• STATED PROBLEM
Please copy the records below word for word, from the line that contains "How far away from the camera" through the end of the records. Leave out the pictures.

• RECORD SET

□ □ □

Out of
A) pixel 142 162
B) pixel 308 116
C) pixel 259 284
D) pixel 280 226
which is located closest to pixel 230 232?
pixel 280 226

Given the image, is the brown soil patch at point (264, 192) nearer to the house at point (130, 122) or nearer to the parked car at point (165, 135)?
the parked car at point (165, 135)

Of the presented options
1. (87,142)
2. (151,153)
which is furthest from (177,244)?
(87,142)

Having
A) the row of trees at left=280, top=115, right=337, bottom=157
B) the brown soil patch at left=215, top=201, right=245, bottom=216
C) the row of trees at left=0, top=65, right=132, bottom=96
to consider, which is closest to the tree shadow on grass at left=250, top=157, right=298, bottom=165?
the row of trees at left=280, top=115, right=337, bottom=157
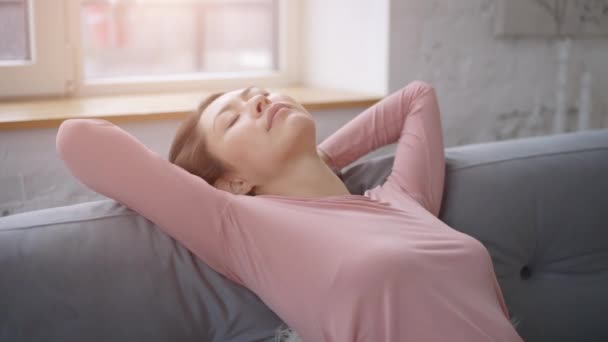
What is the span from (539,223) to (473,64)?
0.82 meters

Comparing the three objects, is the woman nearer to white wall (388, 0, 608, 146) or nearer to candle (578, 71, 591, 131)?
white wall (388, 0, 608, 146)

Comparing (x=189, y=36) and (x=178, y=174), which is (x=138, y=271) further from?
(x=189, y=36)

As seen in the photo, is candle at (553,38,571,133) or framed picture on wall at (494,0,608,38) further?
candle at (553,38,571,133)

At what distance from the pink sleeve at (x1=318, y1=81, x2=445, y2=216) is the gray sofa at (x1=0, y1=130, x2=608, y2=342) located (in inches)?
2.0

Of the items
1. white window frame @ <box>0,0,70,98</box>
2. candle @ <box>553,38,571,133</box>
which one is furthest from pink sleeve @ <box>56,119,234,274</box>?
candle @ <box>553,38,571,133</box>

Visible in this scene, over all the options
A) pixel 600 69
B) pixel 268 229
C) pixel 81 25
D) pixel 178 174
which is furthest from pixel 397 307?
pixel 600 69

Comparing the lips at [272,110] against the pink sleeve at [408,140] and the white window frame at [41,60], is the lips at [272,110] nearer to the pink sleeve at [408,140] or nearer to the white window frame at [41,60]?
the pink sleeve at [408,140]

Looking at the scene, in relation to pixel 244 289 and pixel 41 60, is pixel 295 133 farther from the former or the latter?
pixel 41 60

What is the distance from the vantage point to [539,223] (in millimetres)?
1527

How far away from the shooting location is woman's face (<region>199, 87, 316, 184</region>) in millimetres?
1336

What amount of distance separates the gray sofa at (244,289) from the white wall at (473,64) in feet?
1.83

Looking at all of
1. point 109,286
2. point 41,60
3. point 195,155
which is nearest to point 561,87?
point 195,155

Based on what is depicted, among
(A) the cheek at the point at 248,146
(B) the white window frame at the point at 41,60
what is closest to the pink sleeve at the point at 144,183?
(A) the cheek at the point at 248,146

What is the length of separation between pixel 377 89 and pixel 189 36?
64 centimetres
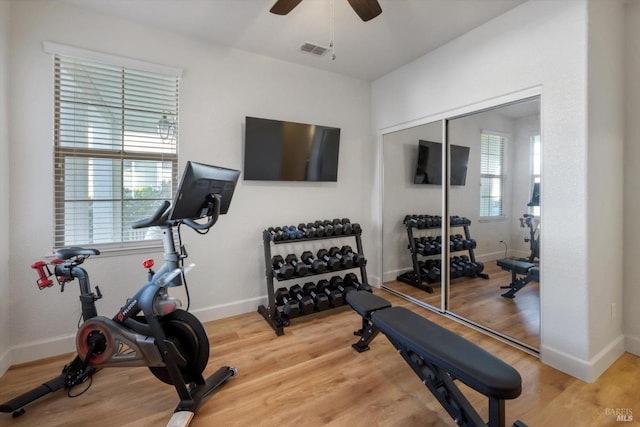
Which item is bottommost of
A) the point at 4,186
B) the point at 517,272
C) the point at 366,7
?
the point at 517,272

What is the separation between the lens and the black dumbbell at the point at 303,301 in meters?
2.84

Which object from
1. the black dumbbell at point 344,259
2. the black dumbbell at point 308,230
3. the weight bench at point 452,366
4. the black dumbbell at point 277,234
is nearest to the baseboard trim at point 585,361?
the weight bench at point 452,366

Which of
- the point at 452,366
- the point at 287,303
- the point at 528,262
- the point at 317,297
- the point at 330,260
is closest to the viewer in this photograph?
the point at 452,366

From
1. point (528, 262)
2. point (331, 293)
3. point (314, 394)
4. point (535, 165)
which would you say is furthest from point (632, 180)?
point (314, 394)

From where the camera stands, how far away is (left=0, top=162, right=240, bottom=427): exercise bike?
5.43 feet

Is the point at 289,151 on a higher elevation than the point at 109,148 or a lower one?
higher

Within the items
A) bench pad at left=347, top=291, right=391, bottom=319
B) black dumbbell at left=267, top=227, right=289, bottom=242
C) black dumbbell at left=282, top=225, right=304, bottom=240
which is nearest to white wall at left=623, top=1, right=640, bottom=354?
bench pad at left=347, top=291, right=391, bottom=319

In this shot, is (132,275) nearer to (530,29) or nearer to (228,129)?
(228,129)

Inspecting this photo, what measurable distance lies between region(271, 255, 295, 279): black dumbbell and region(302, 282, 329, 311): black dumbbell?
1.14ft

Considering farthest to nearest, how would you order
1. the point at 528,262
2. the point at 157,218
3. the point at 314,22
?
the point at 314,22, the point at 528,262, the point at 157,218

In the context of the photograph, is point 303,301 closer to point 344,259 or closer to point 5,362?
point 344,259

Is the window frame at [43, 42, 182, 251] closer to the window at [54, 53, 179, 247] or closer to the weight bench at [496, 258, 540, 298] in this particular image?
the window at [54, 53, 179, 247]

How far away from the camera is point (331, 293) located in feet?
9.94

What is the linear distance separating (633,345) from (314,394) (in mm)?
2669
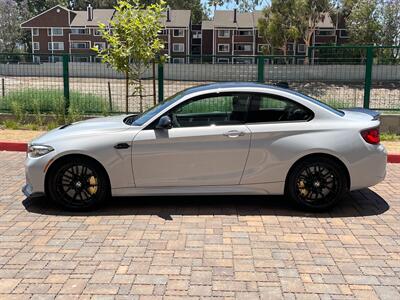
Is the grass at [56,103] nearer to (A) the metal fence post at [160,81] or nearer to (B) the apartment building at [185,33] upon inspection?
(A) the metal fence post at [160,81]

□ □ □

• SOLUTION
How far away from the camera is point (331, 293) located in feet?
9.94

What is the linear distance separating (633,345) from (314,394) (in mm)?
2669
Is the grass at [56,103] nearer to (A) the metal fence post at [160,81] or nearer to (B) the apartment building at [185,33] upon inspection?
(A) the metal fence post at [160,81]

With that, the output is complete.